Short exercise: State how many lines of the listing below contain the word "yellow". Case counts. Give only the number.

>> START Supplied information

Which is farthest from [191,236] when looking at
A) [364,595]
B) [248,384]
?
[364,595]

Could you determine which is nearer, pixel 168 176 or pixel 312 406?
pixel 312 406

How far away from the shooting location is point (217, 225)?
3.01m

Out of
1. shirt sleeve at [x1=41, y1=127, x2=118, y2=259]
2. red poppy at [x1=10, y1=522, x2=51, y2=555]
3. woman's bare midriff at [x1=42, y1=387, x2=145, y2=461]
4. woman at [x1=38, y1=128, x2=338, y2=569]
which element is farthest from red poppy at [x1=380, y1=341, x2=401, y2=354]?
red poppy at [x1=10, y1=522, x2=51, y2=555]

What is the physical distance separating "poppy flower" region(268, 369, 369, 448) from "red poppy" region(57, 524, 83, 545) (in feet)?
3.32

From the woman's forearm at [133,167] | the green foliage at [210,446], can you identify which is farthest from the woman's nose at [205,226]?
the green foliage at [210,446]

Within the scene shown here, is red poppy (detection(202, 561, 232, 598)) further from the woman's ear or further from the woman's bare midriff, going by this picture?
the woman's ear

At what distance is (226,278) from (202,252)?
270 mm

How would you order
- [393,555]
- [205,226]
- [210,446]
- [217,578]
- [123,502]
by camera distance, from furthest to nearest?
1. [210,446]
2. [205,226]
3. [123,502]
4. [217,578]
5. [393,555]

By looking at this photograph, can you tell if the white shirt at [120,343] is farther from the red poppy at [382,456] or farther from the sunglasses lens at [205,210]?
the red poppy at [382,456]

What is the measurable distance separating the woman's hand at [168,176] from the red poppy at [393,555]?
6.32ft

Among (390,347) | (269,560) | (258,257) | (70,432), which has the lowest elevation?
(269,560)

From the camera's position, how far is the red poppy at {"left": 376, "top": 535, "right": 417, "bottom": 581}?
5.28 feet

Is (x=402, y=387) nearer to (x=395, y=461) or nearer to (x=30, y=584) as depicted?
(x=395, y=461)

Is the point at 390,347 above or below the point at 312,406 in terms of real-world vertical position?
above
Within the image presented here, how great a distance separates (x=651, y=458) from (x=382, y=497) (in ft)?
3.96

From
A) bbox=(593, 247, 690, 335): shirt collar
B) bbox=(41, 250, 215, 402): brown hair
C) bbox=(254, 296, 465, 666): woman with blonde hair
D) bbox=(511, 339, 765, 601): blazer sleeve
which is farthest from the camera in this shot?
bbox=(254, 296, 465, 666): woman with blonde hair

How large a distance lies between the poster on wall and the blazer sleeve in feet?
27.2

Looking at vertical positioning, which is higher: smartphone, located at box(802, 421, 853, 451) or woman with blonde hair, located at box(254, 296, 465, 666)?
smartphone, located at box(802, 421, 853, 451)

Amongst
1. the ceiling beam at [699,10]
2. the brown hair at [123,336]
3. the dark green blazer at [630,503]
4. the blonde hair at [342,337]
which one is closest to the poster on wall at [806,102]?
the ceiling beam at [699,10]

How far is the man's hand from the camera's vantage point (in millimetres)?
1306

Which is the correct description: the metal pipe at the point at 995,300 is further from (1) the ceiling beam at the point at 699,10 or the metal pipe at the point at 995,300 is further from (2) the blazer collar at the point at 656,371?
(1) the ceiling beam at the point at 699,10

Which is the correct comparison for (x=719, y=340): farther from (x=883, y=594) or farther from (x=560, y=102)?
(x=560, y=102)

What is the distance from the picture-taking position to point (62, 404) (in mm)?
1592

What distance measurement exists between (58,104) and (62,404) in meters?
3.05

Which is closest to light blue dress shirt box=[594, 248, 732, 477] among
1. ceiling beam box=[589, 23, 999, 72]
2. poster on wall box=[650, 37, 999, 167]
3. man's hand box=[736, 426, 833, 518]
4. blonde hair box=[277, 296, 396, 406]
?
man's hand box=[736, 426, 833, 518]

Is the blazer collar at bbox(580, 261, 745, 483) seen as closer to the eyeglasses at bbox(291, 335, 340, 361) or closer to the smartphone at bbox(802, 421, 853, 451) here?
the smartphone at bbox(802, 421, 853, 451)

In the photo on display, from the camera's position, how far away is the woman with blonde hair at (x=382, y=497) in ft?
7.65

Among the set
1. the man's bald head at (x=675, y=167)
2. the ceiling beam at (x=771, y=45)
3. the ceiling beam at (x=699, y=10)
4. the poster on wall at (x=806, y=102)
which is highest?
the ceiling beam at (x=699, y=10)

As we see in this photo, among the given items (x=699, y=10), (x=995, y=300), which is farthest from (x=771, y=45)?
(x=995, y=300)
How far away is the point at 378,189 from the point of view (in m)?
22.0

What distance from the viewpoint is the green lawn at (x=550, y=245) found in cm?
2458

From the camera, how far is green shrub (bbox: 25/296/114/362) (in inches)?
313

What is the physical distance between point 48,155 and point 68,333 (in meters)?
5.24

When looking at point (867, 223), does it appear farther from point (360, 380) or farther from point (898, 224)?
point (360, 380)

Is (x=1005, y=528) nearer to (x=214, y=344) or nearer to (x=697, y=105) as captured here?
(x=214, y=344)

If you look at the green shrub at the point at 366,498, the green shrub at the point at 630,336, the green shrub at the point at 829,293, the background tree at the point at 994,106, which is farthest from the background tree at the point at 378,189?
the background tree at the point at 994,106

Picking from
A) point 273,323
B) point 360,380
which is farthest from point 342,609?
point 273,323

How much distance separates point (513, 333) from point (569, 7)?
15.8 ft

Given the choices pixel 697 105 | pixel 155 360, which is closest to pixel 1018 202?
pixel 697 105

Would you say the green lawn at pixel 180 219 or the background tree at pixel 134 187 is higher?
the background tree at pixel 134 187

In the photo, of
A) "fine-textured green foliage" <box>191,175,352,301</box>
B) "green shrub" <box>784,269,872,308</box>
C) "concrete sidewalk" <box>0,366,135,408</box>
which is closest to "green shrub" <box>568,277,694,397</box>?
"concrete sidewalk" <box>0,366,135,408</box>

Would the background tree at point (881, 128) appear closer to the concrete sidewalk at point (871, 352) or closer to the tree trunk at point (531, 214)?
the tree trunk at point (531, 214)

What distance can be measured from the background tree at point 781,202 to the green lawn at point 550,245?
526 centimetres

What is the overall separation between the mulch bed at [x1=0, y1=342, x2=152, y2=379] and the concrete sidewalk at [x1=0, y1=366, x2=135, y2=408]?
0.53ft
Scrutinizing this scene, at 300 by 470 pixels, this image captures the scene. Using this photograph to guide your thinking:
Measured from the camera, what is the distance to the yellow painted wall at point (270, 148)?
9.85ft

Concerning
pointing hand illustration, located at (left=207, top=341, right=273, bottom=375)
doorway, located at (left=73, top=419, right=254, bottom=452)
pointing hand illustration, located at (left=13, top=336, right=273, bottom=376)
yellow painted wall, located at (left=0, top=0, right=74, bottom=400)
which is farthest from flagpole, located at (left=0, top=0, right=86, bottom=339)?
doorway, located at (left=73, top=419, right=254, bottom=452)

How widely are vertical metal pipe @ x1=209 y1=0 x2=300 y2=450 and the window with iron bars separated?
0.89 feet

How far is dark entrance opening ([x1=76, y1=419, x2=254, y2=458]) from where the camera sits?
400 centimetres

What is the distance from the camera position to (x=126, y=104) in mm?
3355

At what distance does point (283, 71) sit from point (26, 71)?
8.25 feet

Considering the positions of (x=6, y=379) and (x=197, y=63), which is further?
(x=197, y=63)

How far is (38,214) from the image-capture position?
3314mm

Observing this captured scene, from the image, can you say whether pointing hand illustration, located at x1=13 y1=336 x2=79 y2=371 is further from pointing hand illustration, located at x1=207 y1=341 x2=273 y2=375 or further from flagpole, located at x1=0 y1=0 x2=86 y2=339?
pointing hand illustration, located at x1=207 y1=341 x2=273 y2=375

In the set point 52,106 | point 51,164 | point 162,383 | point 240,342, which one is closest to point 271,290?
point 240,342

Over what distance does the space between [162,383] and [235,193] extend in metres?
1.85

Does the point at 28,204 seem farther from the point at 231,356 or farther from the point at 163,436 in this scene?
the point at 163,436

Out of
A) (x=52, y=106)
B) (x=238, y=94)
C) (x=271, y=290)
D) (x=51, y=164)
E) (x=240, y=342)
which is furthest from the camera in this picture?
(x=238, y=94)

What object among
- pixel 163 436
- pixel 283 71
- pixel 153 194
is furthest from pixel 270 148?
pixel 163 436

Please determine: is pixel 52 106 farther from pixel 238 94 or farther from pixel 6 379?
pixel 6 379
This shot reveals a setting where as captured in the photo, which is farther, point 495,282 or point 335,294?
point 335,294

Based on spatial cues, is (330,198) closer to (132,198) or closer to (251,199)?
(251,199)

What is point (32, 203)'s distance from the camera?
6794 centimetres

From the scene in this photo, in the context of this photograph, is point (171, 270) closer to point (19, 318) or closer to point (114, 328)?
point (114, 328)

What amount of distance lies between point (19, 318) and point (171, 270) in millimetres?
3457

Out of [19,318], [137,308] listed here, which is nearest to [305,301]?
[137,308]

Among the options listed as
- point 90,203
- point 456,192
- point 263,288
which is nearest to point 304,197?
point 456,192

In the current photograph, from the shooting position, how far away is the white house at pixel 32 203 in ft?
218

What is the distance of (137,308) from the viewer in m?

>> END Supplied information

Finished task: 2